Musical Footsteps

Second-generation professor builds on father's legacy

Nick Demos

Nikitas “Nick” Demos and Georgia State go way back. In fact, the coordinator of composition studies and professor of composition in the School of Music has the distinction of being GSU's only legacy professor, his father, clarinetist John Demos, having served as a music educator here from 1961 until his passing in 1988.

“I grew up as a kid coming to Georgia State, which was a vastly different Georgia State than it is now,” Demos remembers.

And although Demos — also a clarinetist — intended to follow in his father's musical footsteps, he never expected them to lead through the very same doors.

It all happened rather serendipitously.

After Demos completed his doctoral degree in composition at the Cleveland Institute of Music in '92, his wife suggested he send out some resumes. “I said that's not how it works in this field — you don't just send out blind resumes,” Demos recalls. “But I did it.”

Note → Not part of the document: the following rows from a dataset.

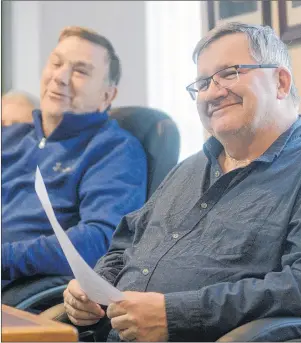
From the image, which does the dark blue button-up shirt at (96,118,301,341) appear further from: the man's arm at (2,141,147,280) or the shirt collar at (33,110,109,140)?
the shirt collar at (33,110,109,140)

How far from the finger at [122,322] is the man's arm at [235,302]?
0.21ft

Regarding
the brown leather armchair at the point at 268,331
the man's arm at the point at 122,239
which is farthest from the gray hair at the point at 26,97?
the brown leather armchair at the point at 268,331

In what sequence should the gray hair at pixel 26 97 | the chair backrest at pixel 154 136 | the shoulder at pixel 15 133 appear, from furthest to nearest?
the gray hair at pixel 26 97 → the shoulder at pixel 15 133 → the chair backrest at pixel 154 136

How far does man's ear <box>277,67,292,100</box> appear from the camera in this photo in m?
1.18

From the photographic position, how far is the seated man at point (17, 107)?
1.91 metres

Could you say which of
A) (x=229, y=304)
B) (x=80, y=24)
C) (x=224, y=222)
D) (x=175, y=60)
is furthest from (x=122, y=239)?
(x=80, y=24)

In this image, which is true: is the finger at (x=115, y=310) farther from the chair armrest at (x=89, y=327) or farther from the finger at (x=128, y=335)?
the chair armrest at (x=89, y=327)

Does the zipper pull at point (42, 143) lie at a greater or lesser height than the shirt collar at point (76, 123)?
lesser

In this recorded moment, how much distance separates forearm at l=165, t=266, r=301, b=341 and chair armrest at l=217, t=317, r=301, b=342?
31 millimetres

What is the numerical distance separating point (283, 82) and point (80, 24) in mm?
1129

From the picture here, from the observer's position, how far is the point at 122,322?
→ 1.00m

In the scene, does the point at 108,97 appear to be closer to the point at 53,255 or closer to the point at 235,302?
the point at 53,255

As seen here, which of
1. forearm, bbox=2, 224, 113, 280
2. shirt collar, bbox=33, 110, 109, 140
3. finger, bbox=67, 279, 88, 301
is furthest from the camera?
shirt collar, bbox=33, 110, 109, 140

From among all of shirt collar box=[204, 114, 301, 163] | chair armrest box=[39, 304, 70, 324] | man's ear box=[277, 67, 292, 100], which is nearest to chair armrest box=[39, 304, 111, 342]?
chair armrest box=[39, 304, 70, 324]
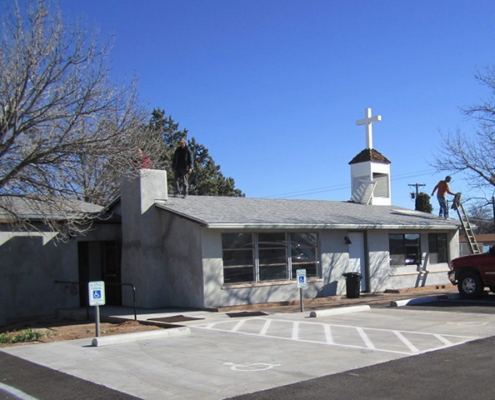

That approach didn't get him anywhere — except at Georgia State. “The director of the school at that time sent me this long letter saying that he was certainly familiar with my name — so I drove down here to see if I could finagle something.”

Demos started as an adjunct without much hope of a long-term assignment, but “one thing led to another” and now he is well on his way to matching his father's tenure at GSU.

Over the years, both on campus and off, Demos has carved out a unique niche for himself and his music. His compositions, heavily influenced by Greek folk music and Byzantine chants, with splashes of jazz and rock, are commissioned and performed by orchestras far and wide. His band, the Greek Islanders, plays at festivals all over the Southeast, and a renewed friendship on Facebook recently led to his first film score. He founded and directs GSU's neoPhonía New Music Ensemble and has served as director of GSU's Center for Hellenic Studies since its inception in 2002.

His one non-musical interest, he says, is cooking. “I'm a self-taught chef” is his disclaimer. “But I try to do it at the highest level that I possibly can.”

In 2010, upon request, he auctioned a Greek dinner for 10 for GSU's annual opera studies fundraiser. University President Mark Becker was the highest bidder. “I came home and told my wife, ‘Guess who's coming for dinner?'” Demos says with a laugh. “It was a lovely evening.”